À Mossoul, les cloches recommencent à sonner

Article paru dans le Figaro le 10/03/2023 par Claire Bommelaer

Accompagnée du père Olivier Poquillon, la directrice générale de l’Unesco, Audrey Azoulay, a visité, mardi dernier, le couvent Notre-Dame-de-l’Heure, dans la vieillle ville de Mossoul. ABDULLAH RASHID/REUTERS

Accompagnée du père Olivier Poquillon, la directrice générale de l’Unesco, Audrey Azoulay, a visité, mardi dernier, le couvent Notre-Dame-de-l’Heure, dans la vieillle ville de Mossoul. ABDULLAH RASHID/REUTERS

REPORTAGE – Depuis 2021, grâce au financement de l’Unesco, la vieille ville se reconstruit pierre à pierre. Les bâtiments religieux, chrétiens et musulmans, meurtris par Daech, reprennent vie.

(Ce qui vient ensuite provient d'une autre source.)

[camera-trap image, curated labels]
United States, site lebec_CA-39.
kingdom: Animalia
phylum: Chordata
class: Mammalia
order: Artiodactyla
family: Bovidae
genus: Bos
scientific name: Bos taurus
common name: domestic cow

Envoyée spéciale à Mossoul.

Les cloches du couvent mossouliote Notre-Dame-de-l’Heure résonnèrent à midi pile, et tout le quartier leva soudain la tête pour mieux entendre les douze coups. Quel symbole!

Afin de ne pas attiser les tensions avec al-Qaida, les dominicains avaient jugé prudent de les faire taire il y a une vingtaine d’années, avant de se les faire dérober dans le chaos de l’occupation de la vieille ville par Daech. Refondues l’année dernière dans une fonderie française, Cornille Havard, les trois cloches peuvent à nouveau scander le temps.

Le 7 mars, jour de leur remise en fonction, l’émotion des chrétiens – et pas seulement d’eux – était palpable, certains étant au bord des larmes. Au moment même, le vent se mit à souffler doucement sur ce coin de terre, berceau du christianisme et ancien martyr de la barbarie des fous de Dieu.

Ces trois carillons, «c’est la vie qui revient», estime le frère, sous les «Mabrouk!» («béni de Dieu», en arabe) des ouvriers ayant travaillé sur la restauration du couvent. La vie, la chance: le retour des cloches et la remise en état du cadran, offert par l’impératrice Eugénie en 1870 en guise de soutien aux chrétiens d’Orient, incarnent plus que cela.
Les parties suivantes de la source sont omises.